SemanText is a linguistic tool for the Indonesian corpus developed using the Streamlit framework. It is designed to simplify the analysis of news articles sourced from popular Indonesian news publishers. Whether you're a linguist, researcher, or language enthusiast, SemanText offers a suite of features tailored to enhance your exploration and understanding of textual data.
-
URL Scraper: Effortlessly scrape articles by providing a list of URLs saved in a .txt file, each separated by a line break.
-
Multiple CSV Files: Seamlessly manage and handle multiple CSV files for efficient data organization.
-
Most Frequent Words: Quickly identify and analyze the most frequently occurring words in the corpus.
-
N-gram Extraction - Frequency: Uncover insights through the extraction and frequency analysis of N-grams.
-
Rule-Based Collocation Extraction - Frequency: Utilizing the Stanza library, leverage three distinct patterns of Part-of-Speech tags grounded in the Universal Dependencies model for Indonesian:
- NOUN + ADJ: Discover meaningful collocations where a noun is paired with an adjective.
- NOUN + NOUN: Uncover insights into frequent noun pairings.

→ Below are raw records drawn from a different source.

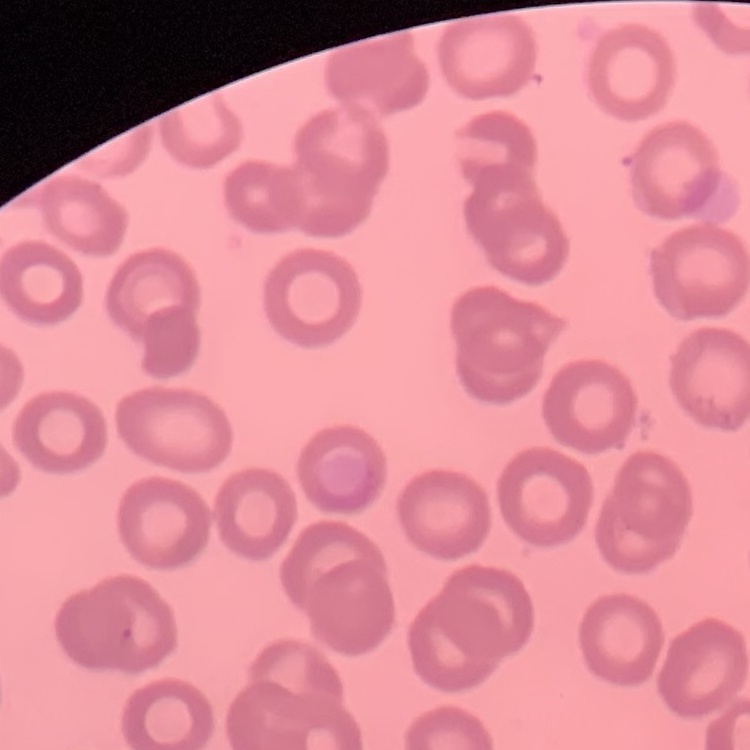

The red blood cells show no rouleaux formation. One tile cut from a larger photomicrograph. Thin blood smear. Stained with either Field's or Giemsa.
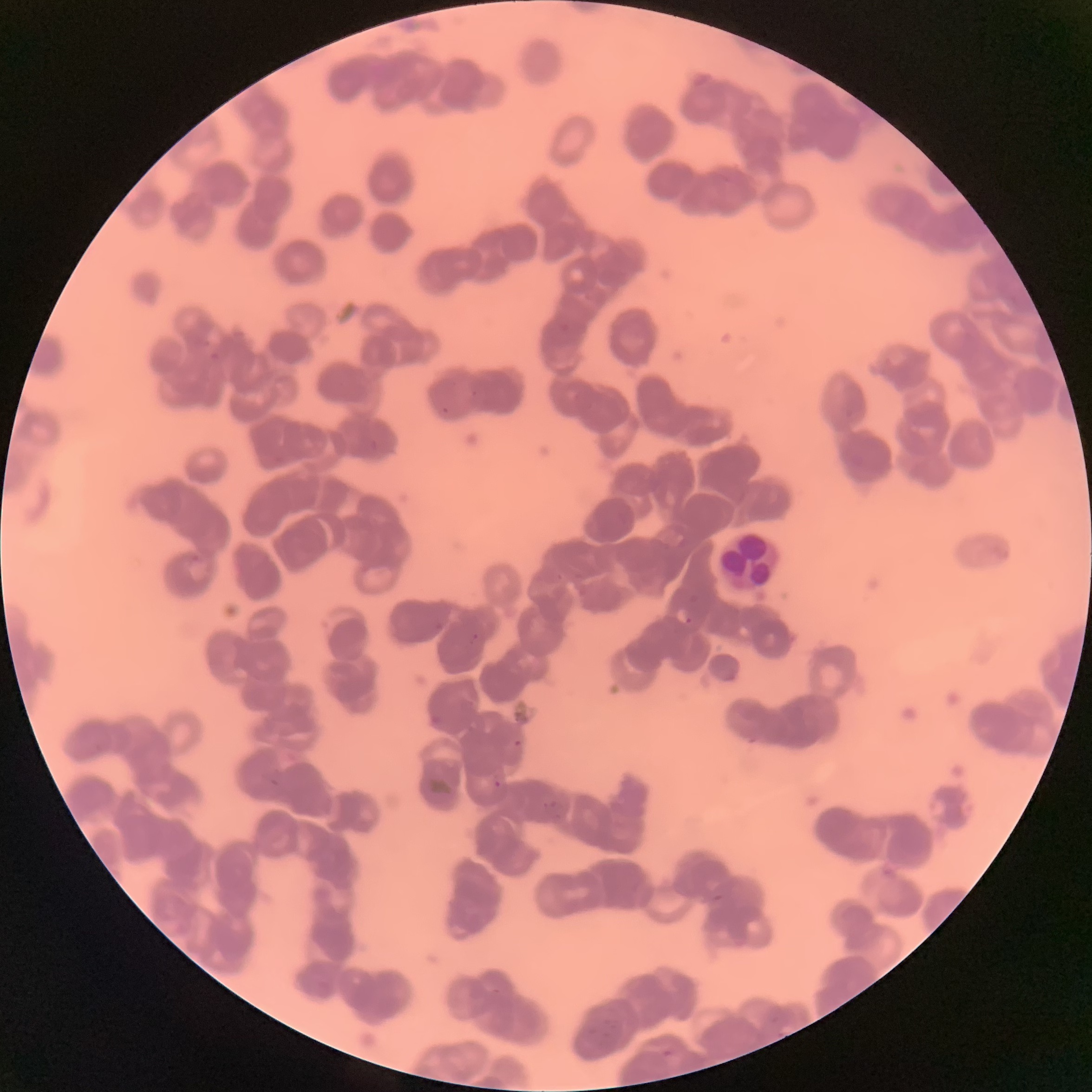

Approximate bounding boxes as (x1, y1, x2, y2) in pixels. White blood cell locations: (720, 533, 780, 590). Plasmodium parasite locations: (208, 351, 221, 361), (676, 608, 692, 626), (469, 632, 479, 646), (428, 713, 439, 725), (513, 737, 522, 747), (270, 776, 281, 789), (493, 779, 502, 789), (491, 988, 502, 995), (663, 1049, 672, 1059). The red blood cells show rouleaux formation. Optical microscopy. Thin blood film. Image is 1092×1092 pixels.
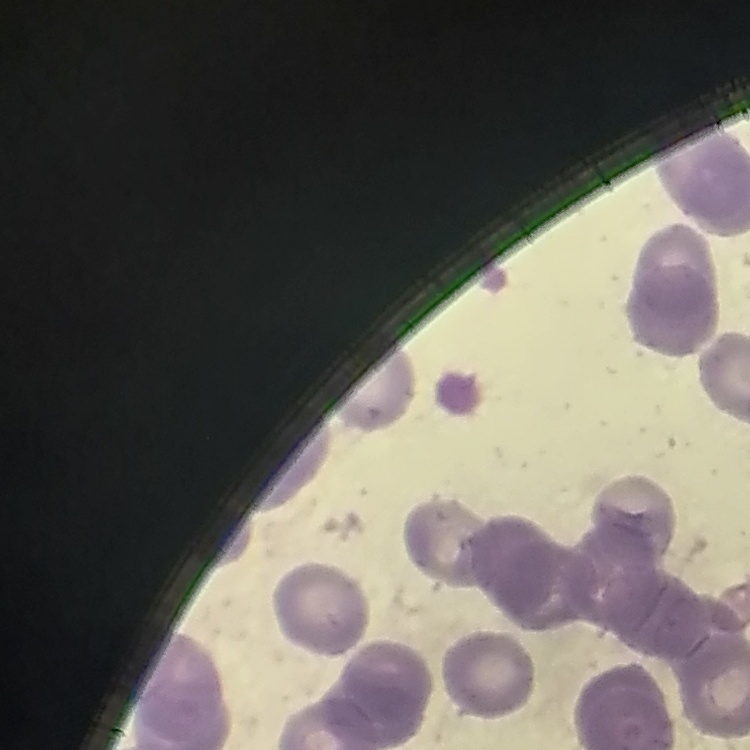

The red blood cells show rouleaux formation. Stained with either Field's or Giemsa. Thin peripheral smear. Square crop of a larger photomicrograph.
Locate every blood parasite and identify its species.
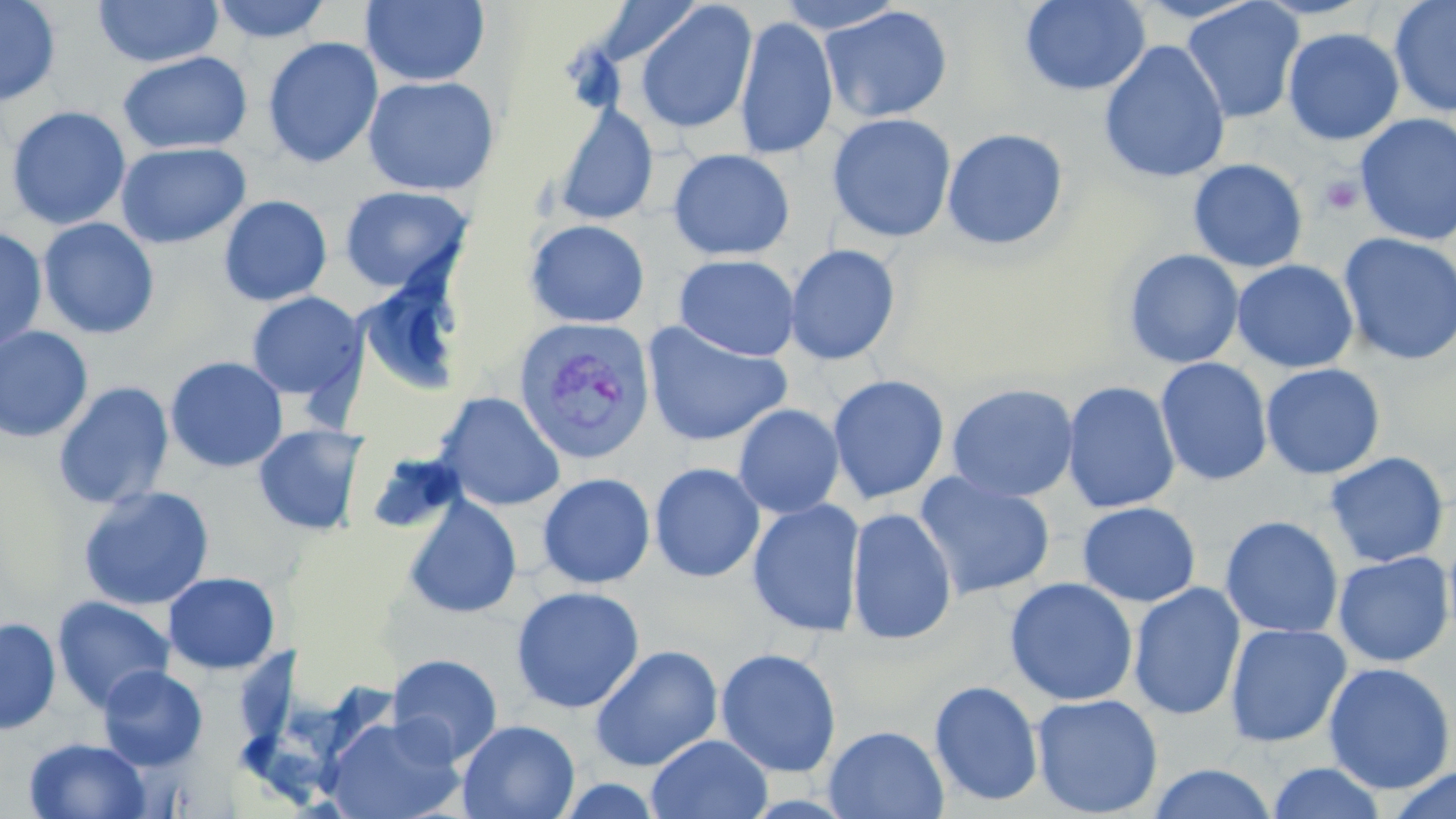

Approximate bounding boxes as named x1/y1/x2/y2 corners in pixels.
Plasmodium vivax-infected red blood cells: (x1=513, y1=317, x2=655, y2=465).
No Plasmodium falciparum, Plasmodium ovale, Plasmodium malariae, Babesia divergens, or Trypanosoma brucei observed.

slide_level_diagnosis: Plasmodium vivax
uninfected_red_blood_cell_locations: 'approximate bounding boxes as named x1/y1/x2/y2 corners in pixels: (x1=0, y1=0, x2=61, y2=107), (x1=93, y1=0, x2=223, y2=68), (x1=209, y1=0, x2=332, y2=43), (x1=774, y1=0, x2=907, y2=34), (x1=1020, y1=0, x2=1150, y2=96), (x1=1389, y1=0, x2=1456, y2=118), (x1=360, y1=1, x2=490, y2=87), (x1=587, y1=1, x2=708, y2=67), (x1=1181, y1=1, x2=1304, y2=124), (x1=633, y1=2, x2=758, y2=135), (x1=819, y1=5, x2=954, y2=124), (x1=734, y1=15, x2=838, y2=160), (x1=1282, y1=27, x2=1405, y2=146), (x1=262, y1=37, x2=383, y2=169), (x1=1098, y1=40, x2=1231, y2=185), (x1=117, y1=51, x2=253, y2=154), (x1=362, y1=75, x2=500, y2=196), (x1=552, y1=103, x2=659, y2=226), (x1=6, y1=106, x2=132, y2=230), (x1=827, y1=113, x2=957, y2=243), (x1=1355, y1=114, x2=1456, y2=246), (x1=941, y1=127, x2=1069, y2=251), (x1=116, y1=142, x2=251, y2=249), (x1=667, y1=148, x2=794, y2=261), (x1=1188, y1=158, x2=1309, y2=272), (x1=339, y1=185, x2=474, y2=294), (x1=218, y1=195, x2=333, y2=306), (x1=37, y1=217, x2=160, y2=339), (x1=525, y1=219, x2=650, y2=328), (x1=0, y1=227, x2=48, y2=353), (x1=1337, y1=232, x2=1456, y2=366), (x1=785, y1=244, x2=902, y2=366), (x1=1122, y1=248, x2=1244, y2=369), (x1=674, y1=254, x2=800, y2=361), (x1=1232, y1=259, x2=1358, y2=373), (x1=354, y1=273, x2=469, y2=398), (x1=245, y1=292, x2=367, y2=404), (x1=641, y1=320, x2=793, y2=447), (x1=0, y1=325, x2=94, y2=443), (x1=164, y1=356, x2=289, y2=473), (x1=1155, y1=357, x2=1274, y2=487), (x1=1260, y1=363, x2=1386, y2=480), (x1=827, y1=373, x2=950, y2=505), (x1=1062, y1=380, x2=1180, y2=514), (x1=53, y1=381, x2=174, y2=511), (x1=946, y1=382, x2=1080, y2=502), (x1=435, y1=391, x2=566, y2=511), (x1=733, y1=404, x2=845, y2=518), (x1=253, y1=424, x2=369, y2=537), (x1=365, y1=449, x2=466, y2=538), (x1=1324, y1=451, x2=1449, y2=568), (x1=649, y1=462, x2=765, y2=583), (x1=537, y1=472, x2=655, y2=589), (x1=913, y1=472, x2=1055, y2=601), (x1=77, y1=485, x2=215, y2=611), (x1=402, y1=493, x2=522, y2=619), (x1=747, y1=498, x2=866, y2=637), (x1=1077, y1=501, x2=1201, y2=607), (x1=846, y1=507, x2=958, y2=645), (x1=1219, y1=515, x2=1344, y2=639), (x1=1333, y1=551, x2=1455, y2=667), (x1=163, y1=572, x2=281, y2=675), (x1=1004, y1=577, x2=1139, y2=706), (x1=1127, y1=581, x2=1246, y2=722), (x1=511, y1=585, x2=645, y2=714), (x1=52, y1=596, x2=175, y2=713), (x1=0, y1=616, x2=60, y2=734), (x1=1224, y1=622, x2=1351, y2=747), (x1=589, y1=644, x2=723, y2=772), (x1=715, y1=648, x2=841, y2=778), (x1=387, y1=653, x2=504, y2=765), (x1=1322, y1=662, x2=1456, y2=794), (x1=97, y1=665, x2=208, y2=771), (x1=929, y1=679, x2=1044, y2=807), (x1=1031, y1=693, x2=1163, y2=818), (x1=323, y1=714, x2=464, y2=819), (x1=457, y1=719, x2=580, y2=819), (x1=823, y1=725, x2=949, y2=818), (x1=647, y1=733, x2=772, y2=819), (x1=23, y1=737, x2=153, y2=819), (x1=1265, y1=762, x2=1388, y2=819), (x1=1145, y1=763, x2=1279, y2=819), (x1=1385, y1=766, x2=1456, y2=818)'
preparation: thin blood smear
magnification: 1000x
modality: light microscopy
image_size: 1456×819 pixels
stain: May-Grünwald-Giemsa
field_of_view: single
platelet_locations: 'approximate bounding boxes as named x1/y1/x2/y2 corners in pixels: (x1=1318, y1=175, x2=1364, y2=216)'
Assess the morphology of the red blood cells.
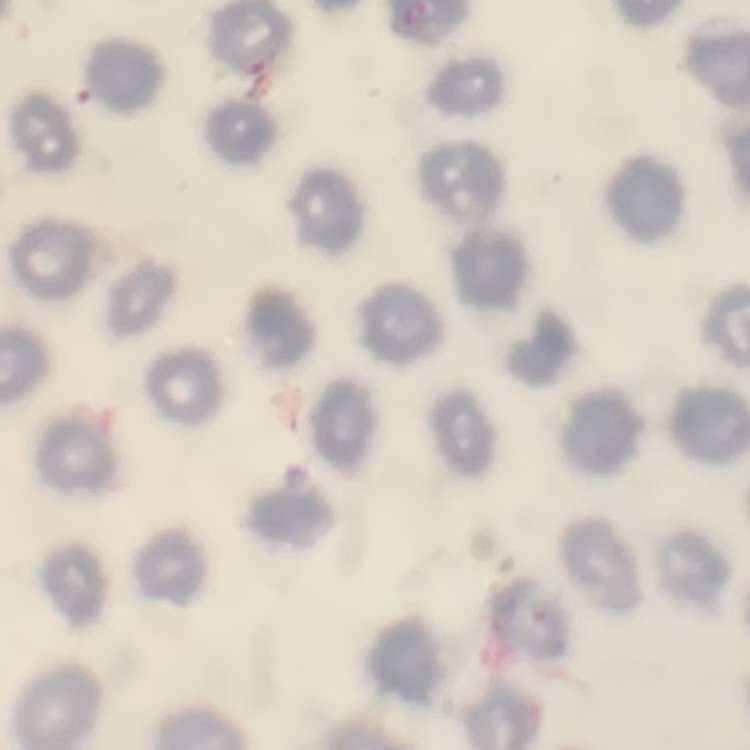
No rouleaux formation.

Summary:
  - Image type: square crop of a larger photomicrograph
  - Preparation: thin blood smear
  - Stain: Field's or Giemsa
Assess the morphology of the red blood cells.
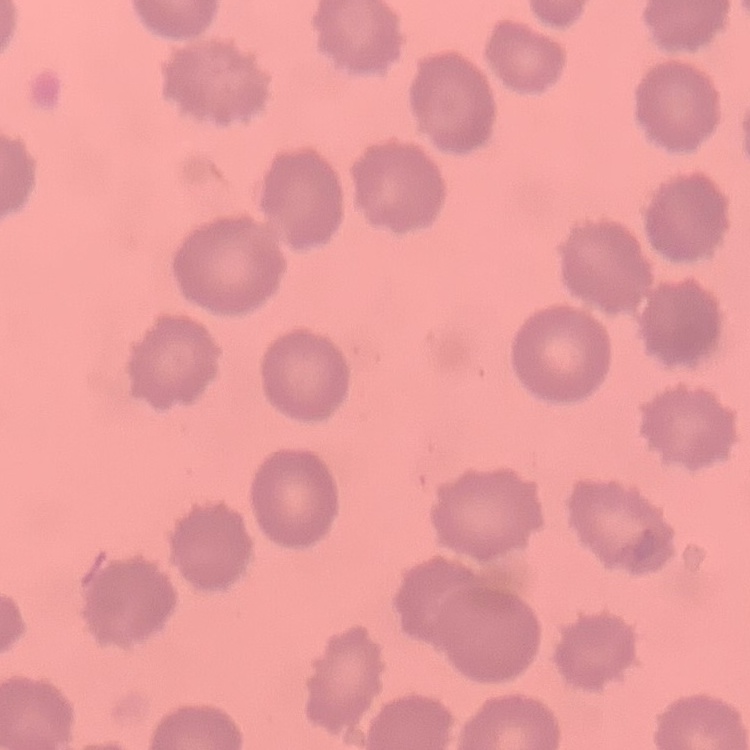
No rouleaux formation.

One tile cut from a larger photomicrograph. Stained with either Field's or Giemsa. Thin blood smear.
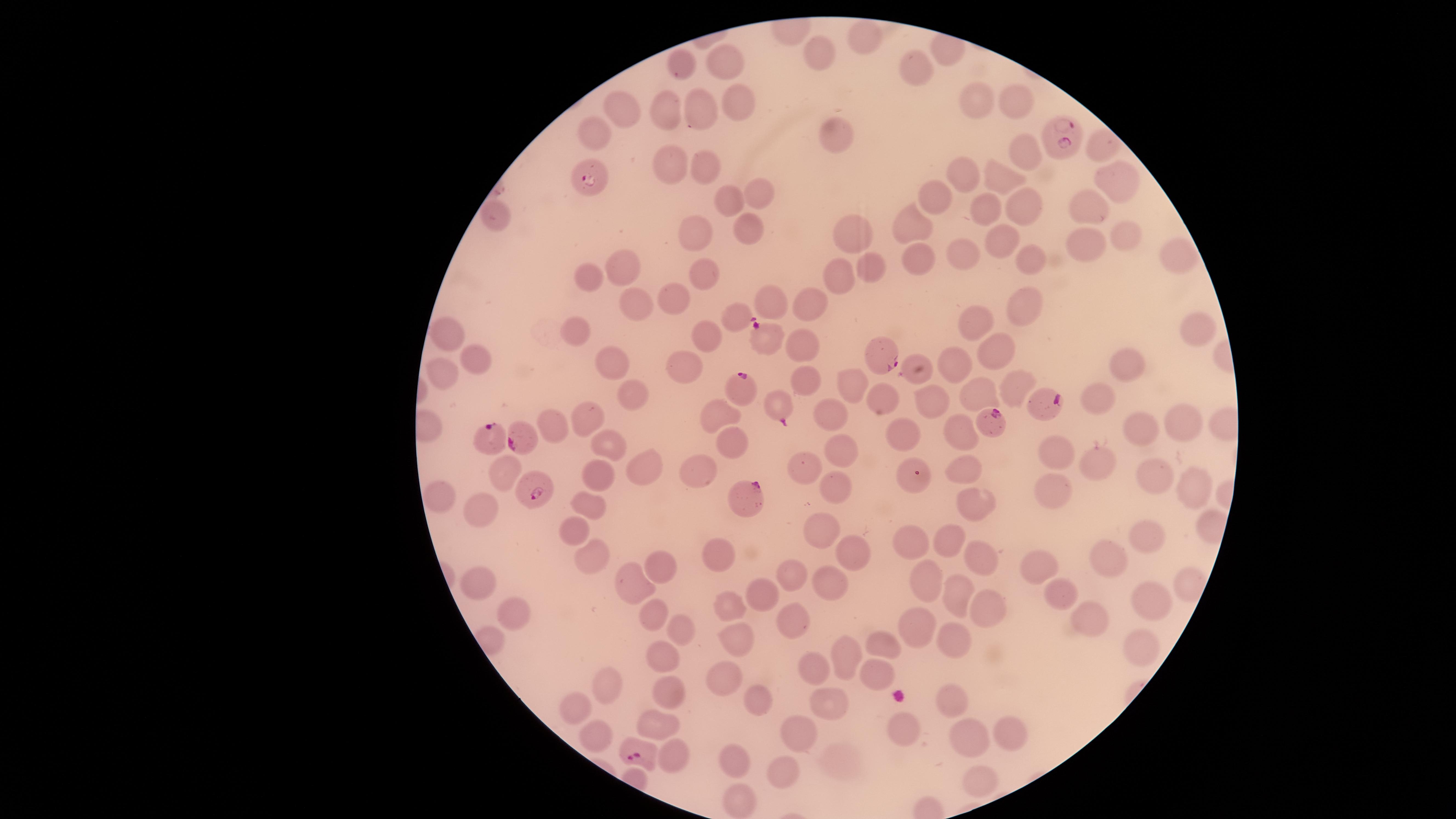
Approximate marker points as [x, y] in pixels.
Summary:
  - Uninfected red blood cells: [869, 39], [816, 55], [680, 61], [721, 64], [921, 67], [1016, 95], [736, 102], [978, 105], [666, 107], [699, 110], [624, 111], [841, 131], [596, 133], [1100, 143], [1020, 152], [668, 163], [704, 164], [958, 172], [999, 173], [1115, 181], [759, 194], [929, 197], [729, 199], [1023, 203], [1088, 203], [988, 209], [493, 213], [919, 224], [750, 225], [851, 229], [694, 230], [1129, 238], [998, 241], [1080, 243], [962, 251], [1171, 253], [915, 258], [1026, 258], [621, 267], [870, 269], [591, 272], [840, 274], [699, 275], [674, 298], [772, 301], [805, 302], [1023, 304], [647, 309], [976, 327], [577, 329], [1199, 329], [446, 332], [708, 333], [804, 340], [992, 349], [475, 356], [613, 358], [958, 363], [1125, 366], [684, 368], [444, 371], [803, 380], [847, 380], [1015, 382], [974, 389], [637, 394], [931, 400], [1101, 403], [716, 410], [836, 416], [587, 417], [552, 421], [1188, 423], [895, 428], [1143, 428], [965, 432], [609, 443], [730, 444], [840, 447], [1055, 451], [1097, 461], [802, 463], [968, 464], [643, 466], [502, 470], [700, 474], [597, 475], [1150, 477], [838, 484], [1196, 484], [1059, 490], [441, 494], [973, 500], [477, 505], [585, 506], [817, 529], [570, 531], [1144, 532], [951, 540], [912, 541], [724, 553], [850, 554], [975, 556], [589, 557], [1111, 557], [1040, 562], [656, 566], [794, 574], [927, 581], [631, 582], [478, 583], [1191, 583], [757, 585], [831, 588], [958, 595], [1068, 595], [1150, 606], [725, 607], [988, 609], [510, 612], [785, 616], [651, 617], [1083, 622], [924, 626], [676, 631], [737, 637], [960, 641], [884, 643], [1137, 647], [844, 655], [662, 660], [811, 668], [874, 674], [721, 677], [607, 685], [750, 691], [671, 693], [956, 703], [830, 704], [568, 706], [658, 726], [906, 730], [1010, 730], [596, 733], [805, 735], [963, 736], [672, 754], [736, 762], [787, 772], [978, 779], [739, 801]
  - Parasitized red blood cells: [1064, 136], [589, 179], [735, 312], [765, 336], [885, 350], [742, 389], [780, 405], [1048, 405], [993, 423], [521, 439], [494, 440], [920, 476], [745, 492], [538, 493], [637, 752]
  - Capture: smartphone photograph through the microscope eyepiece
  - Presence: malaria parasites seen
  - Species: Plasmodium falciparum
  - Stain: Giemsa
  - Preparation: thin blood smear
  - Field of view: single
  - Visible region: circular
  - Image size: 1456×819 pixels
Comment on the morphology of the red blood cells.
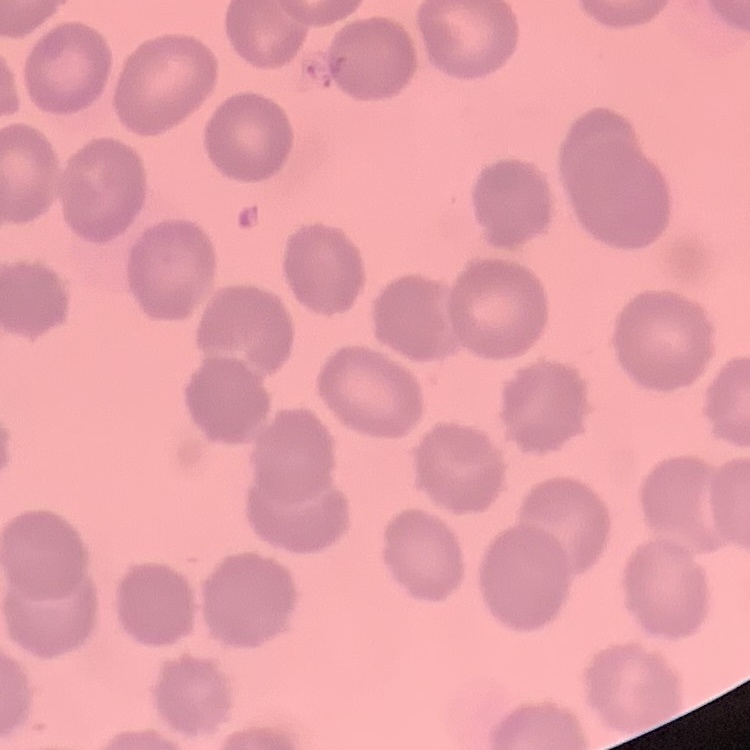
No rouleaux formation.

stain = Field's or Giemsa
image type = one tile cut from a larger photomicrograph
preparation = thin blood smear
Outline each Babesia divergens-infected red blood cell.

- VERB + NOUN: Explore the dynamic interplay between verbs and nouns.
-
Key Word in Context/Concordance: Gain contextual understanding by exploring the occurrence of specific keywords within the corpus.
-
Export Data to CSV Format: Easily export analyzed data to CSV format for further in-depth analysis.
- Statistical Measures for Collocation Extraction: Calculate and display statistical measures, such as Pointwise Mutual Information (PMI), to identify and interpret collocations better, instead of plain frequency.
- CONLL-U File Analysis: Read and parse CONLL-U file, which are a standard format for representing linguistic annotations.
- Keyword-Based Collocation Extraction: Extract collocations that include a certain keyword.
- Scraper - Google Search: Retrieve articles based on specific queries for Google Search.
- Machine Learning - Topic Modelling: Identify and group similar articles based on their content using unsupervised machine learning algorithms.
- Python 3.7 or Higher: Ensure your Python version is 3.7 or higher for compatibility.
- Clone the Repository: Copy the repository to your local machine.
- Install Dependencies: Run the command
pip install -r requirements.txt
to install the required dependencies.
Experience the tool firsthand by exploring the demo here.
This project is licensed under the terms of the MIT license. Feel free to contribute and enhance the capabilities of SemanText. Your feedback and contributions are highly appreciated!